Insomma: una rotta su tutta la linea, dal populismo violento agitato sui social e nelle piazze siamo passati ai modi felpati e alle grisaglie ministeriali tipici della prima repubblica, dal Vaffanculo Day alla Dc 2.0, una rivoluzione all’incontrario, un passo del gambero, culminato nell’accettazione del governo Draghi, il banchiere della tanto odiata, un tempo, Goldman Sachs.
In conclusione, potremmo parlare di fallimento dell’istanza populista, che al livello di retoriche e narrazioni, il famoso oggi storytelling, ha saturato lo spazio pubblico, costringendo tutti gli attori politici, senza distinzioni, ad utilizzarla per catturare emotivamente l’elettorato, sempre più indifferente e distratto, bisognoso di continue scosse e sollecitazioni, capace sì di vincere le elezioni, ma incapace di governare realmente i processi complessi di una società moderna.
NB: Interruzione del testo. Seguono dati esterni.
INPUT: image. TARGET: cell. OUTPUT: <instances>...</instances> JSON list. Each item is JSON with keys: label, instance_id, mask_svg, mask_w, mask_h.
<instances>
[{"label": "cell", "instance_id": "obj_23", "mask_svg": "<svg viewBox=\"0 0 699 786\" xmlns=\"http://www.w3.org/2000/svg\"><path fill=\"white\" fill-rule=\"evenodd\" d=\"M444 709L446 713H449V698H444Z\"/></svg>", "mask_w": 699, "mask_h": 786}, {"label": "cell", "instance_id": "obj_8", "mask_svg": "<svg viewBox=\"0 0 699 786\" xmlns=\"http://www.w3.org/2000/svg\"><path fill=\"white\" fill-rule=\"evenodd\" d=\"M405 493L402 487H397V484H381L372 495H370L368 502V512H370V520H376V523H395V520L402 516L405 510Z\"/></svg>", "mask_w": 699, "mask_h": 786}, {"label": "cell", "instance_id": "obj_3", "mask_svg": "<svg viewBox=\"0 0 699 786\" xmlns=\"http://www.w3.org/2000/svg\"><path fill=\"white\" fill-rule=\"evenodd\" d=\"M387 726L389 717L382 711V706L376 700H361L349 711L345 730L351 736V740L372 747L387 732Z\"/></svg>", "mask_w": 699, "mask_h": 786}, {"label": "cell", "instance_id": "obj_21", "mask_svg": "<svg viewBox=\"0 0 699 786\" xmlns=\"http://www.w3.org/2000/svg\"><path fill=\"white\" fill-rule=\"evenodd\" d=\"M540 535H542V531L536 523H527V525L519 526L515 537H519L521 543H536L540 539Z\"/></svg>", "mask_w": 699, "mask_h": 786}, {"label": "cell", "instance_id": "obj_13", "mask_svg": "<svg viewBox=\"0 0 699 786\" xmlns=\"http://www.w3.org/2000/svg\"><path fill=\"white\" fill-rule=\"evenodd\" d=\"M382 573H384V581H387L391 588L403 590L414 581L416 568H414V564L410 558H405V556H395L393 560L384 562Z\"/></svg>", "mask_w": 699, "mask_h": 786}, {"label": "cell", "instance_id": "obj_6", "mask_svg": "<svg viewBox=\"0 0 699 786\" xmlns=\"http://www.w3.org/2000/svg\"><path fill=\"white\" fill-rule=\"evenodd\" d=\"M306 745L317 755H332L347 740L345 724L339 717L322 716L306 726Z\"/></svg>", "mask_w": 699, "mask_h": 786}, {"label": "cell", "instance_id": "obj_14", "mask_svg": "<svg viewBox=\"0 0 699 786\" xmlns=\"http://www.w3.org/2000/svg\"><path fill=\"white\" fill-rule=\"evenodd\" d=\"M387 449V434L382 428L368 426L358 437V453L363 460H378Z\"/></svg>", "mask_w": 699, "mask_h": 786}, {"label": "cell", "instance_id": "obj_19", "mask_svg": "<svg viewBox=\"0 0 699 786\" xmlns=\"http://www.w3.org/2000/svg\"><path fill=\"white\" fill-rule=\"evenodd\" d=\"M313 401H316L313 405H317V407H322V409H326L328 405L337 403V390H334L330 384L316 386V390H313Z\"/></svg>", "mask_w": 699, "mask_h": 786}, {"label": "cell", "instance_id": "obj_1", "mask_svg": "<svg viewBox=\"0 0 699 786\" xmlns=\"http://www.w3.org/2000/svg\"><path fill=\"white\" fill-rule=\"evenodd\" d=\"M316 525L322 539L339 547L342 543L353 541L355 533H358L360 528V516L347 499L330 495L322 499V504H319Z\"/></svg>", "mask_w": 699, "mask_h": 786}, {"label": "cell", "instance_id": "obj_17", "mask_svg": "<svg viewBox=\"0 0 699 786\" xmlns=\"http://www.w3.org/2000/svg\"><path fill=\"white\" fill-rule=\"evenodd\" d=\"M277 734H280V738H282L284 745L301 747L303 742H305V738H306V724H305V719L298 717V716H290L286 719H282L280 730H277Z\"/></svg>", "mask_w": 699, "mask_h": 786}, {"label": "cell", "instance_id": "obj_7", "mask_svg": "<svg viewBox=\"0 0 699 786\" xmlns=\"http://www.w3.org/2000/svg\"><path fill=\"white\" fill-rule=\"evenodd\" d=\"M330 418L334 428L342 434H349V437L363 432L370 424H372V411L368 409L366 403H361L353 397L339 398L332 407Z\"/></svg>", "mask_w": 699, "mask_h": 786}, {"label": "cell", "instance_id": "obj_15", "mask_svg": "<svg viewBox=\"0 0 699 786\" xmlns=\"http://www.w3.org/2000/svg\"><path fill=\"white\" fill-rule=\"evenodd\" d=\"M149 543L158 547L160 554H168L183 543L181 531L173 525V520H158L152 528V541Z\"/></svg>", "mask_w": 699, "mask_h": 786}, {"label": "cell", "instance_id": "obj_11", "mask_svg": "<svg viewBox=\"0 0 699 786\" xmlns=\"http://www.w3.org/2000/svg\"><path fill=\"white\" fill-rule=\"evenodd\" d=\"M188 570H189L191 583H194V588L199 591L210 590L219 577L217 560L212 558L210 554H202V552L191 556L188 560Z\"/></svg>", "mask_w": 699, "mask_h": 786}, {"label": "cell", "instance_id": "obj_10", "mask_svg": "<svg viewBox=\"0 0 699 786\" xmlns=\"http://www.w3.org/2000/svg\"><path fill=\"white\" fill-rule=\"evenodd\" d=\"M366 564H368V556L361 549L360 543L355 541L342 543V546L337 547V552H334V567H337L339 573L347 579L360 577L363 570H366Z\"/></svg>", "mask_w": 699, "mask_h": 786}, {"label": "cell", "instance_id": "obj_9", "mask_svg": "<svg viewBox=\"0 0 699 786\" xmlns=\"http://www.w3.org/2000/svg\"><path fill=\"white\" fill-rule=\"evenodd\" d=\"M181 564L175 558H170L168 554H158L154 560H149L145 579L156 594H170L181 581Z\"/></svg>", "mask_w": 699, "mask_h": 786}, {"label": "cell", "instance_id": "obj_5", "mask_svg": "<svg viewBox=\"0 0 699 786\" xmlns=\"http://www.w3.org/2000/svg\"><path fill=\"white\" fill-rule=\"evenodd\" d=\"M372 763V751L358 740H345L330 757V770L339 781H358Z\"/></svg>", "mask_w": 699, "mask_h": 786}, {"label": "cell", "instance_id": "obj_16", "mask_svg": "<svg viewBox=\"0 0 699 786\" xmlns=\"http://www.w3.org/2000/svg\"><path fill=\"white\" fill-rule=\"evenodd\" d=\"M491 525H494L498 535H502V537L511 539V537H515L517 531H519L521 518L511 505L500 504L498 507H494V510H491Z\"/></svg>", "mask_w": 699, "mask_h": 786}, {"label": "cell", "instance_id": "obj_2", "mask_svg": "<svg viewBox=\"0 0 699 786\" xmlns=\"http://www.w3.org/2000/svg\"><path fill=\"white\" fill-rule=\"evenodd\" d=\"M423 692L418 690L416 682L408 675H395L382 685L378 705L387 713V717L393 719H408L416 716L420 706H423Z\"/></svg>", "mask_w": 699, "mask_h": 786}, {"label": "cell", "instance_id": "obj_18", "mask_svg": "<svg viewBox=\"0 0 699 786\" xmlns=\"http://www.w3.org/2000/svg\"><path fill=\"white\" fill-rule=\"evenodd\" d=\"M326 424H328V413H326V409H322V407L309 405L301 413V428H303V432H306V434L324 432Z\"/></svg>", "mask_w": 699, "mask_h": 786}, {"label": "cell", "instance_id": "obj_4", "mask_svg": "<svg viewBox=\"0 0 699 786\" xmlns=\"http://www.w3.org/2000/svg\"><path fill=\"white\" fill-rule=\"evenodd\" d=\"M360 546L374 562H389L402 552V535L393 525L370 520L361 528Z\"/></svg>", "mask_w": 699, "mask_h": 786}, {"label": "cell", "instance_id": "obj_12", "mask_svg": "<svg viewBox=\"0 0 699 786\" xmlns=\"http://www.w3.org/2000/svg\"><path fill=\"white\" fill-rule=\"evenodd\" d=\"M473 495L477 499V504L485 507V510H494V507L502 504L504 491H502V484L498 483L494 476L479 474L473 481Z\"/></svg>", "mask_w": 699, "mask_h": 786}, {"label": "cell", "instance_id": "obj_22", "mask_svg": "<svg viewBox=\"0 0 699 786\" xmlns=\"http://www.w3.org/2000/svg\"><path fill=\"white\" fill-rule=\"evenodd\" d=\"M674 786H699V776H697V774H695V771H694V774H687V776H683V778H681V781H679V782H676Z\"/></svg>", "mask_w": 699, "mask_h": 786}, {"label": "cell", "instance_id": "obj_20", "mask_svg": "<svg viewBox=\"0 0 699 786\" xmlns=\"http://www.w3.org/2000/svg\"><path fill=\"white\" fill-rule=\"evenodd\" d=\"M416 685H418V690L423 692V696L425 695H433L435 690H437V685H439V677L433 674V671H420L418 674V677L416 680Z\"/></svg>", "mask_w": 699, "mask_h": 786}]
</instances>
Il populismo ha imposto nelle stanze chiuse del potere temi lasciati nel dimenticatoio, e questo è stato un suo merito indubbio, ma si è dimostrato inefficace una volta al governo, non riuscendo, o non volendo, uscire dagli slogan urlati per affrontare concretamente le sfide epocali che ci si parano di fronte, anche perché sprovvisto di vera cultura critica e di personale politico adeguato. Pertanto, dismessi gli abiti del rivoluzionario civico non è rimasta che la supina integrazione nel sistema una volta avversato.